GFEL Boulder affirmed that Ethereum Localism isn’t a tech stack or an ideology—it’s a living experiment in place-based coordination, weaving the local and the planetary.
The most striking takeaway from GFEL Boulder was its refusal to be a static event. Instead, it functioned as a living experiment, a collaboration monster, an emergent protocol that decides for itself where to go next.
With whispers of Berlin, Bangalore, Mexico City, and Amsterdam, the movement is alive and mutating. Wherever it lands next, it will be a testament to the power of self-organizing networks to reshape the world from the ground up.
Overheard At GFEL Boulder: Quotes From The Weekend
“Everything that is heavy should be local and everything that is light should be global and shared.”
— Referencing Michel Bauwens
“We’re not trying to put the sage on the stage. The people up here are not the saviors we’ve been waiting for—they’re here to inspire you into the work that you’re here to do.”
— Benjamin Life
“Local coordination is about acting as one organism.”
— Nidhi (VoiceDeck)
“One of the best technologies that we have are still just those of us who are those central hubs, those nodes in the mycology where a bunch of information is flowing.”

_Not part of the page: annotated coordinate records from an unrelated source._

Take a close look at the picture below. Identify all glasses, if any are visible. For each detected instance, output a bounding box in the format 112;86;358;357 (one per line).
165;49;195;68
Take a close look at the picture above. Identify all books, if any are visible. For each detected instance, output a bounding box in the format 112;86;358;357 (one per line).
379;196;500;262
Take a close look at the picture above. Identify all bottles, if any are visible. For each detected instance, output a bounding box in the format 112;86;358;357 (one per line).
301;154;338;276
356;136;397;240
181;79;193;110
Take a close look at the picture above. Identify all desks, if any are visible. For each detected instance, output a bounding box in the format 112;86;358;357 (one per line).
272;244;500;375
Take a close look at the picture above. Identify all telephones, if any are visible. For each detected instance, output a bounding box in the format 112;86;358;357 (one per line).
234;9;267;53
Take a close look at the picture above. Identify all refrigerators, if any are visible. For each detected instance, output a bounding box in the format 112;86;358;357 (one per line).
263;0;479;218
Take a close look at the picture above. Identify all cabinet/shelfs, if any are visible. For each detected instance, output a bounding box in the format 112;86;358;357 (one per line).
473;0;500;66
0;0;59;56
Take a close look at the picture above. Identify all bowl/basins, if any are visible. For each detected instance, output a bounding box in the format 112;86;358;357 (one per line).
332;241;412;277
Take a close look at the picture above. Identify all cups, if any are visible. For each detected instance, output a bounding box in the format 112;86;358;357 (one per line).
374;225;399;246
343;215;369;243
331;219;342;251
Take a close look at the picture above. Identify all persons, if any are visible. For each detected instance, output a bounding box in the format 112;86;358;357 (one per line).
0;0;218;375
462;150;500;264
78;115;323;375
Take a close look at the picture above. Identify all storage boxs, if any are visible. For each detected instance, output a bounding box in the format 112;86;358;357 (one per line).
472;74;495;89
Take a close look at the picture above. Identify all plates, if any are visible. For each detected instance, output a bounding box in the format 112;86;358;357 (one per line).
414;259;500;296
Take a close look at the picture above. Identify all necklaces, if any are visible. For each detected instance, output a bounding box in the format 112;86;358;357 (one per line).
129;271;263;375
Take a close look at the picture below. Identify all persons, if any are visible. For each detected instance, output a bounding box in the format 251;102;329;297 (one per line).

— Cameron Murdock (One Local)
“We wanted to create this frame, this 10-day space and time, where it felt like the community was much more interconnected and activated.”
— Eileen Walz (Woven Web)
“We are trying to create a world where people are actually paid for doing the work of tending to communities and our commons and our planet.”
— Benjamin Life
“Climate change is this wake-up call for humanity realizing how mutually interdependent we are.”
— Ale K
“We know that the salmon are all going up the river, but we can’t coordinate ourselves as a society to accept that abundance in a good way.”
— Gregory Landua
“My daughter says she doesn’t think she wants to have grandkids. I want grandkids. My gosh.”
— Coleen Chase
“Why is it that we have to force ourselves to play these strange competitive economic games in order to ‘manage’ this resource?”
— Gregory Landua
“Over hundreds of years, the Global South and our Indigenous cultures have cultivated and maintained deeply interpersonal economic relationships based on trust, communal dialogue, consensus building.”
— Njambi D. Njoroge (Grassroots Economics)
“We are not reinventing anything. We are just adding on technology to exactly what has been happening and what is still happening.”
— Njambi D. Njoroge (Grassroots Economics)
“We talk about ‘fixing’ money, but maybe money itself is the problem.”
— Scott Morris (Citizen Wallet)
“We aren’t here building products, we’re building economies.”
— Zachary Marlow
“Ethereum as a substrate is a place where we can organize. And localism is where that change really matters and needs to be rooted in place in service of people and ecologies and communities.”
— Benjamin Life
“We’re really trying to find ways to communicate across differences and build real functional solidarity to create grassroots systemic change.”
— Benjamin Life
“So this inquiry that we’re exploring this weekend is: what is the relationship between that global solidarity and that local action?”
— Benjamin Life
“We’re in a time of monsters. The old world is dying, and the new one struggles to be born.”
— Referencing Antonio Gramsci
“This archaic, ancient coordination system we call the free market… we just have to move beyond it.”
— Unknown Speaker
“We are stuck in a bad story that is driving us—terminally—toward something that doesn’t work.”
— Unknown Speaker
“This isn’t communism, this isn’t capitalism. We are beyond those binaries.”
— Unknown Speaker
“The best thing we can do right now is build bridges—between ideologies, between communities, between movements. That’s the real infrastructure.”
— Unknown Speaker
“We don’t need better money. We need better ways of trusting each other.”
— Scott Morris (Citizen Wallet)
“At the end of the day, the measure of a regenerative economy is simple: do people have what they need to live, with dignity?”